**Input rows:**

======

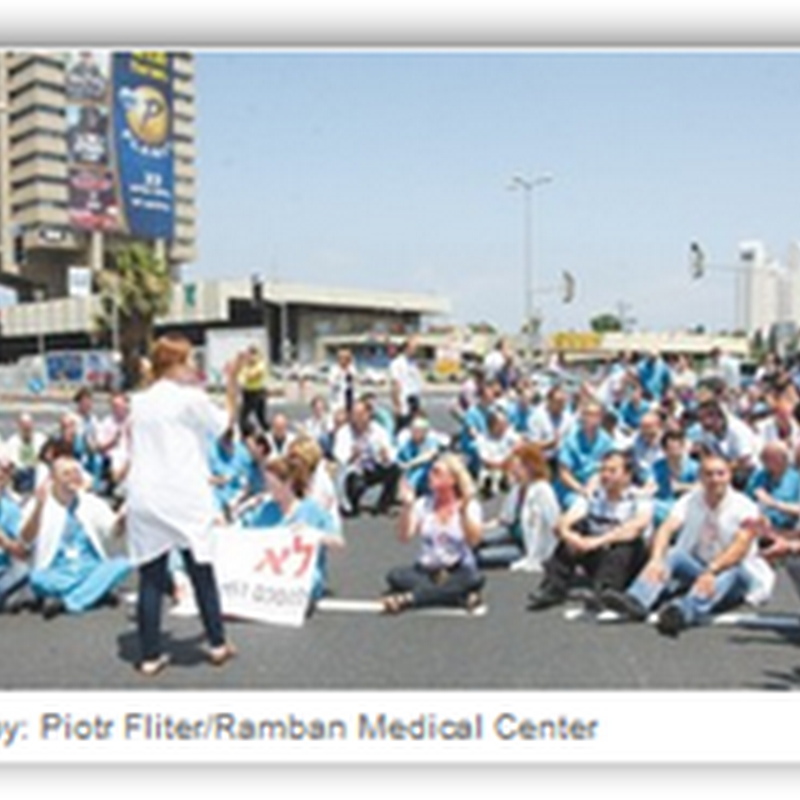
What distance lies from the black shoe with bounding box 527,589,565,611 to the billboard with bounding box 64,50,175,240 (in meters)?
84.8

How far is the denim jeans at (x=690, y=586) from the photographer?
5.96m

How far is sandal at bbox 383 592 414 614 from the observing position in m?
6.28

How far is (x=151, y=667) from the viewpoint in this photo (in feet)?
16.8

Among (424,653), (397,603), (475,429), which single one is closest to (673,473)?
(397,603)

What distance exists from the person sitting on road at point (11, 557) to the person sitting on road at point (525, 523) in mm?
3194

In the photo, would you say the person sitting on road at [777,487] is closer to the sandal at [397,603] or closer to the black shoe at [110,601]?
the sandal at [397,603]

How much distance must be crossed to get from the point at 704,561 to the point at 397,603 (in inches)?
74.8

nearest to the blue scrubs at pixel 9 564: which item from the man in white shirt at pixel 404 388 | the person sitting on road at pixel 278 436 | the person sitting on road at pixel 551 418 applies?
the person sitting on road at pixel 278 436

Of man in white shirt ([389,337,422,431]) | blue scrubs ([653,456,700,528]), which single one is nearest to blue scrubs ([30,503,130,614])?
blue scrubs ([653,456,700,528])

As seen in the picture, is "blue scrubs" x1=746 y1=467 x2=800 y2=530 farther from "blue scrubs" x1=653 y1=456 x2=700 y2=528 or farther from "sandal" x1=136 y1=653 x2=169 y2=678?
"sandal" x1=136 y1=653 x2=169 y2=678

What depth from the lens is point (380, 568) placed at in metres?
7.65
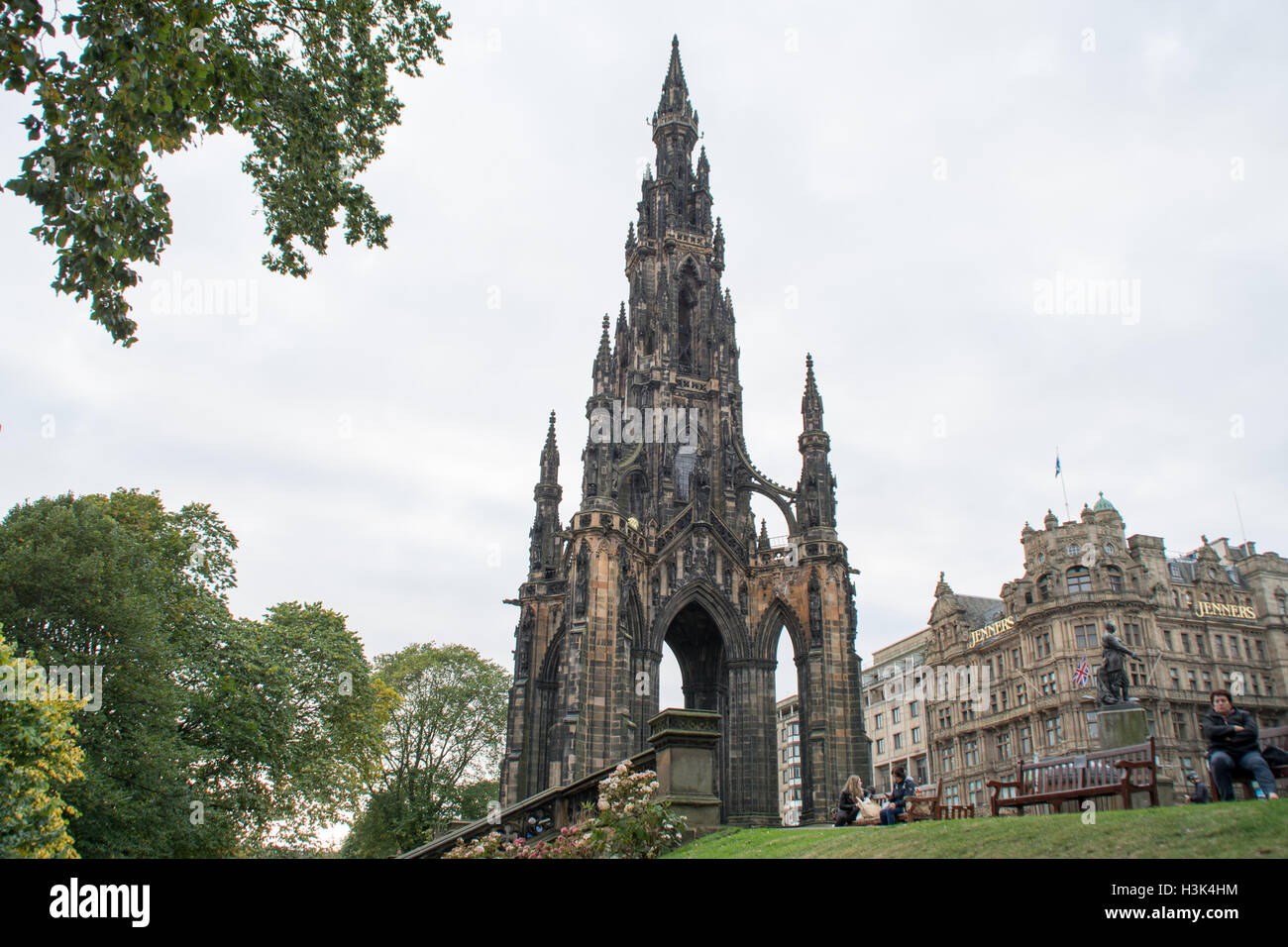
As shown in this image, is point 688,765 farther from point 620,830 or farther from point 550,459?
point 550,459

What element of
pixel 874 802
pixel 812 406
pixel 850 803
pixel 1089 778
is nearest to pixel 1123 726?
pixel 1089 778

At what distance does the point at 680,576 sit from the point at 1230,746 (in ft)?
74.0

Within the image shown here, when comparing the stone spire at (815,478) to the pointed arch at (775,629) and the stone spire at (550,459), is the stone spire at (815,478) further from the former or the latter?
the stone spire at (550,459)

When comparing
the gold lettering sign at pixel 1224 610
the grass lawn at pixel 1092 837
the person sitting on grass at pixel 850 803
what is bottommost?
the person sitting on grass at pixel 850 803

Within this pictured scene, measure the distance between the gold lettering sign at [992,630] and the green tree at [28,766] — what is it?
47282 millimetres

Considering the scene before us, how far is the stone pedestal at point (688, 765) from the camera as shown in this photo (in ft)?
44.8

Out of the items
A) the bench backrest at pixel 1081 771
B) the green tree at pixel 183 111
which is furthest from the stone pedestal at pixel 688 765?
the green tree at pixel 183 111

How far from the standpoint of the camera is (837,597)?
31.1 meters

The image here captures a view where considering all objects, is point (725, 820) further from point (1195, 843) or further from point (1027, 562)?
point (1027, 562)

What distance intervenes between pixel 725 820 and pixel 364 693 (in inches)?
557

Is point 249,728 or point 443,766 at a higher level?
point 249,728

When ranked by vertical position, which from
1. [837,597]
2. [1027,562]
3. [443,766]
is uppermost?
[1027,562]

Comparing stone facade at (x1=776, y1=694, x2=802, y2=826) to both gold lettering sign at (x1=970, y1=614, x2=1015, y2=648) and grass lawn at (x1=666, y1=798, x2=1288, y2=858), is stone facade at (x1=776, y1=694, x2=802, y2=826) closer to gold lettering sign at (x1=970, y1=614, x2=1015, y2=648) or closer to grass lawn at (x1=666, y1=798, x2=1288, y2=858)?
gold lettering sign at (x1=970, y1=614, x2=1015, y2=648)
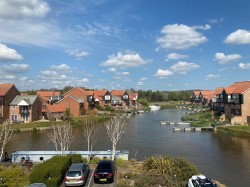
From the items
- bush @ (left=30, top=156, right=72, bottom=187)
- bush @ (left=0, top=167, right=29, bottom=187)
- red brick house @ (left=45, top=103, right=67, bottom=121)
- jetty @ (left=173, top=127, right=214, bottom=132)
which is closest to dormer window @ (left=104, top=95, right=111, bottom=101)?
red brick house @ (left=45, top=103, right=67, bottom=121)

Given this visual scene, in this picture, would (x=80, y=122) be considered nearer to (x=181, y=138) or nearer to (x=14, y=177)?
(x=181, y=138)

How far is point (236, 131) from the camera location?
192 feet

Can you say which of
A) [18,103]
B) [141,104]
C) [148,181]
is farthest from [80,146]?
[141,104]

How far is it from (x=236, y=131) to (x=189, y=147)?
15934mm

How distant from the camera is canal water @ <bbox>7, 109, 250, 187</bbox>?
3364 cm

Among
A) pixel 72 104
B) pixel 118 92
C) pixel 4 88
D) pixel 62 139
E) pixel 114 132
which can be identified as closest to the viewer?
pixel 114 132

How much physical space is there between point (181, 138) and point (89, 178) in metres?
35.2

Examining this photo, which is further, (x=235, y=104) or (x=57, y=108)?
(x=57, y=108)

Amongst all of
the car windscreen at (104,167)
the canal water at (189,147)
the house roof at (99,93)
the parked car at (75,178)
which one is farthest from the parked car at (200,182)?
the house roof at (99,93)

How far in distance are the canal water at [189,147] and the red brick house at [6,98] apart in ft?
43.8

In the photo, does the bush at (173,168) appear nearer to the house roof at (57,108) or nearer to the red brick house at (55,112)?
the red brick house at (55,112)

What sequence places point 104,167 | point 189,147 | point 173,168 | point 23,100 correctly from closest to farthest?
point 104,167 < point 173,168 < point 189,147 < point 23,100

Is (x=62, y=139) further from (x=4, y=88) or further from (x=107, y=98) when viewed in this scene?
(x=107, y=98)

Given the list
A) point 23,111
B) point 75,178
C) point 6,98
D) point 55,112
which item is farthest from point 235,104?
point 75,178
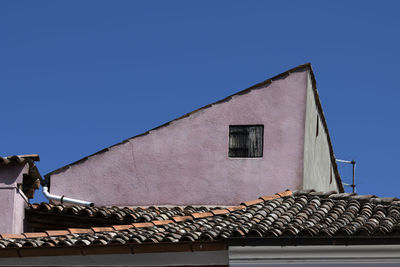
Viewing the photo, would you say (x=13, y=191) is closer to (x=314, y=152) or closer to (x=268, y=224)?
(x=268, y=224)

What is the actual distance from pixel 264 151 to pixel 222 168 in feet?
3.15

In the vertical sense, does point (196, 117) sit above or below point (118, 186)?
above

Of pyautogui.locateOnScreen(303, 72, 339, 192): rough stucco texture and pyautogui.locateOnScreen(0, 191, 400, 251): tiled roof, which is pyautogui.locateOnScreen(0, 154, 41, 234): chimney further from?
pyautogui.locateOnScreen(303, 72, 339, 192): rough stucco texture

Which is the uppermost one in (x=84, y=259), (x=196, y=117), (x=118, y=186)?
(x=196, y=117)

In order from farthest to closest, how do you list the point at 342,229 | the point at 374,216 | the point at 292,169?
the point at 292,169, the point at 374,216, the point at 342,229

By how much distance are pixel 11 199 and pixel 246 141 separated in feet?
17.2

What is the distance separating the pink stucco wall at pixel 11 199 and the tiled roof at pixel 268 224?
276cm

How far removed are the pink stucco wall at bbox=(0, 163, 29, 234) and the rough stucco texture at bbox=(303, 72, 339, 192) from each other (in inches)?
234

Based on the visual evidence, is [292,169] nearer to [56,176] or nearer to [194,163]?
[194,163]

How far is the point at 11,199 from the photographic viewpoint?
19297 mm

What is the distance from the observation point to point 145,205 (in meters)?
21.5

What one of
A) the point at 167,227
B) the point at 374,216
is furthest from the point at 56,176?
the point at 374,216

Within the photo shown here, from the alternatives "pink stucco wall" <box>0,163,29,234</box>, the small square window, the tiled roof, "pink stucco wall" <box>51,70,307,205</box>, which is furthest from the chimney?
the small square window

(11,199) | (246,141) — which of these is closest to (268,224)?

======

**Task instructions:** Arrange every line of the items above as a JSON list of strings, one string per line, with blank lines left out. Leave the picture markers out of the list.

**Answer:**
[
  "What distance lies from the black shoe with bounding box 527,589,565,611 to the billboard with bounding box 64,50,175,240 (in meters)?",
  "84.8",
  "How far is the denim jeans at (x=690, y=586) from the photographer?",
  "5.96m",
  "How far is sandal at bbox 383 592 414 614 from the observing position in m?",
  "6.28",
  "How far is (x=151, y=667) from the viewpoint in this photo (in feet)?",
  "16.8",
  "Among (424,653), (397,603), (475,429), which single one is closest to (673,473)?",
  "(397,603)",
  "What distance exists from the person sitting on road at point (11, 557) to the person sitting on road at point (525, 523) in mm?",
  "3194",
  "In the photo, would you say the person sitting on road at [777,487] is closer to the sandal at [397,603] or closer to the black shoe at [110,601]?",
  "the sandal at [397,603]",
  "How much distance must be crossed to get from the point at 704,561 to the point at 397,603 (in inches)?",
  "74.8",
  "nearest to the blue scrubs at pixel 9 564: which item from the man in white shirt at pixel 404 388 | the person sitting on road at pixel 278 436 | the person sitting on road at pixel 551 418 applies?",
  "the person sitting on road at pixel 278 436",
  "Of man in white shirt ([389,337,422,431]) | blue scrubs ([653,456,700,528]), which single one is nearest to blue scrubs ([30,503,130,614])?",
  "blue scrubs ([653,456,700,528])",
  "As seen in the picture, is \"blue scrubs\" x1=746 y1=467 x2=800 y2=530 farther from \"blue scrubs\" x1=653 y1=456 x2=700 y2=528 or farther from \"sandal\" x1=136 y1=653 x2=169 y2=678?",
  "\"sandal\" x1=136 y1=653 x2=169 y2=678",
  "What depth from the lens is point (380, 568) placed at in metres?",
  "7.65",
  "As shown in this image, is point 688,765 farther from point 620,830 or farther from point 550,459?",
  "point 550,459",
  "What element of",
  "pixel 874 802",
  "pixel 812 406",
  "pixel 850 803",
  "pixel 1089 778",
  "is nearest to pixel 1123 726?",
  "pixel 1089 778",
  "At what distance does the point at 680,576 sit from the point at 1230,746 (in ft)?",
  "74.0",
  "Within the image shown here, when comparing the stone spire at (815,478) to the pointed arch at (775,629) and the stone spire at (550,459), is the stone spire at (815,478) further from the former or the latter?",
  "the stone spire at (550,459)",
  "When comparing",
  "the gold lettering sign at pixel 1224 610",
  "the grass lawn at pixel 1092 837",
  "the person sitting on grass at pixel 850 803",
  "what is bottommost?",
  "the person sitting on grass at pixel 850 803",
  "Within this pictured scene, measure the distance between the gold lettering sign at [992,630] and the green tree at [28,766] — what is it?",
  "47282 millimetres",
  "Considering the scene before us, how far is the stone pedestal at point (688, 765) from the camera as shown in this photo (in ft)?",
  "44.8",
  "Out of the items",
  "A) the bench backrest at pixel 1081 771",
  "B) the green tree at pixel 183 111",
  "which is furthest from the stone pedestal at pixel 688 765?",
  "the green tree at pixel 183 111",
  "How far from the standpoint of the camera is (837,597)?",
  "31.1 meters",
  "The image here captures a view where considering all objects, is point (725, 820) further from point (1195, 843) or further from point (1027, 562)?",
  "point (1027, 562)",
  "What distance intervenes between pixel 725 820 and pixel 364 693 (in inches)?",
  "557",
  "Is point 249,728 or point 443,766 at a higher level?",
  "point 249,728",
  "When ranked by vertical position, which from",
  "1. [837,597]",
  "2. [1027,562]",
  "3. [443,766]",
  "is uppermost?",
  "[1027,562]",
  "Comparing stone facade at (x1=776, y1=694, x2=802, y2=826) to both gold lettering sign at (x1=970, y1=614, x2=1015, y2=648) and grass lawn at (x1=666, y1=798, x2=1288, y2=858), is stone facade at (x1=776, y1=694, x2=802, y2=826) closer to gold lettering sign at (x1=970, y1=614, x2=1015, y2=648) or closer to grass lawn at (x1=666, y1=798, x2=1288, y2=858)?",
  "gold lettering sign at (x1=970, y1=614, x2=1015, y2=648)",
  "From the items",
  "- bush @ (left=30, top=156, right=72, bottom=187)",
  "- bush @ (left=0, top=167, right=29, bottom=187)",
  "- red brick house @ (left=45, top=103, right=67, bottom=121)",
  "- jetty @ (left=173, top=127, right=214, bottom=132)",
  "which is closest to dormer window @ (left=104, top=95, right=111, bottom=101)?",
  "red brick house @ (left=45, top=103, right=67, bottom=121)",
  "Given this visual scene, in this picture, would (x=80, y=122) be considered nearer to (x=181, y=138) or nearer to (x=14, y=177)?",
  "(x=181, y=138)",
  "How far is point (236, 131) from the camera location?",
  "192 feet",
  "Can you say which of",
  "A) [18,103]",
  "B) [141,104]",
  "C) [148,181]",
  "is farthest from [80,146]?",
  "[141,104]",
  "How far is it from (x=236, y=131) to (x=189, y=147)?",
  "15934mm",
  "How distant from the camera is canal water @ <bbox>7, 109, 250, 187</bbox>?",
  "3364 cm",
  "Among",
  "A) pixel 72 104",
  "B) pixel 118 92",
  "C) pixel 4 88",
  "D) pixel 62 139",
  "E) pixel 114 132",
  "which can be identified as closest to the viewer?",
  "pixel 114 132",
  "How much physical space is there between point (181, 138) and point (89, 178) in metres?",
  "35.2",
  "Examining this photo, which is further, (x=235, y=104) or (x=57, y=108)?",
  "(x=57, y=108)",
  "Amongst all of",
  "the car windscreen at (104,167)",
  "the canal water at (189,147)",
  "the house roof at (99,93)",
  "the parked car at (75,178)",
  "which one is farthest from the parked car at (200,182)?",
  "the house roof at (99,93)",
  "How far in distance are the canal water at [189,147] and the red brick house at [6,98] apart in ft?",
  "43.8",
  "In the photo, does the bush at (173,168) appear nearer to the house roof at (57,108) or nearer to the red brick house at (55,112)?",
  "the red brick house at (55,112)",
  "What sequence places point 104,167 | point 189,147 | point 173,168 | point 23,100 correctly from closest to farthest?",
  "point 104,167 < point 173,168 < point 189,147 < point 23,100",
  "Is (x=62, y=139) further from (x=4, y=88) or further from (x=107, y=98) when viewed in this scene?",
  "(x=107, y=98)",
  "Given the list",
  "A) point 23,111",
  "B) point 75,178",
  "C) point 6,98",
  "D) point 55,112",
  "which item is farthest from point 235,104?",
  "point 75,178",
  "Viewing the photo, would you say (x=13, y=191) is closer to (x=314, y=152) or closer to (x=268, y=224)?",
  "(x=268, y=224)",
  "What is the actual distance from pixel 264 151 to pixel 222 168 in feet?",
  "3.15",
  "In the vertical sense, does point (196, 117) sit above or below point (118, 186)?",
  "above",
  "Of pyautogui.locateOnScreen(303, 72, 339, 192): rough stucco texture and pyautogui.locateOnScreen(0, 191, 400, 251): tiled roof, which is pyautogui.locateOnScreen(0, 154, 41, 234): chimney further from?",
  "pyautogui.locateOnScreen(303, 72, 339, 192): rough stucco texture",
  "Which is the uppermost one in (x=84, y=259), (x=196, y=117), (x=118, y=186)?",
  "(x=196, y=117)",
  "In order from farthest to closest, how do you list the point at 342,229 | the point at 374,216 | the point at 292,169?",
  "the point at 292,169, the point at 374,216, the point at 342,229",
  "By how much distance are pixel 11 199 and pixel 246 141 separated in feet?",
  "17.2",
  "What is the distance separating the pink stucco wall at pixel 11 199 and the tiled roof at pixel 268 224?",
  "276cm",
  "How far removed are the pink stucco wall at bbox=(0, 163, 29, 234) and the rough stucco texture at bbox=(303, 72, 339, 192) from each other (in inches)?",
  "234",
  "Based on the visual evidence, is [292,169] nearer to [56,176] or nearer to [194,163]?",
  "[194,163]",
  "How far is the point at 11,199 from the photographic viewpoint?",
  "19297 mm",
  "What is the distance from the observation point to point 145,205 (in meters)?",
  "21.5",
  "What one of",
  "A) the point at 167,227",
  "B) the point at 374,216",
  "is furthest from the point at 56,176?",
  "the point at 374,216",
  "Within the photo shown here, from the alternatives \"pink stucco wall\" <box>0,163,29,234</box>, the small square window, the tiled roof, \"pink stucco wall\" <box>51,70,307,205</box>, which is furthest from the chimney?",
  "the small square window",
  "(11,199) | (246,141) — which of these is closest to (268,224)?"
]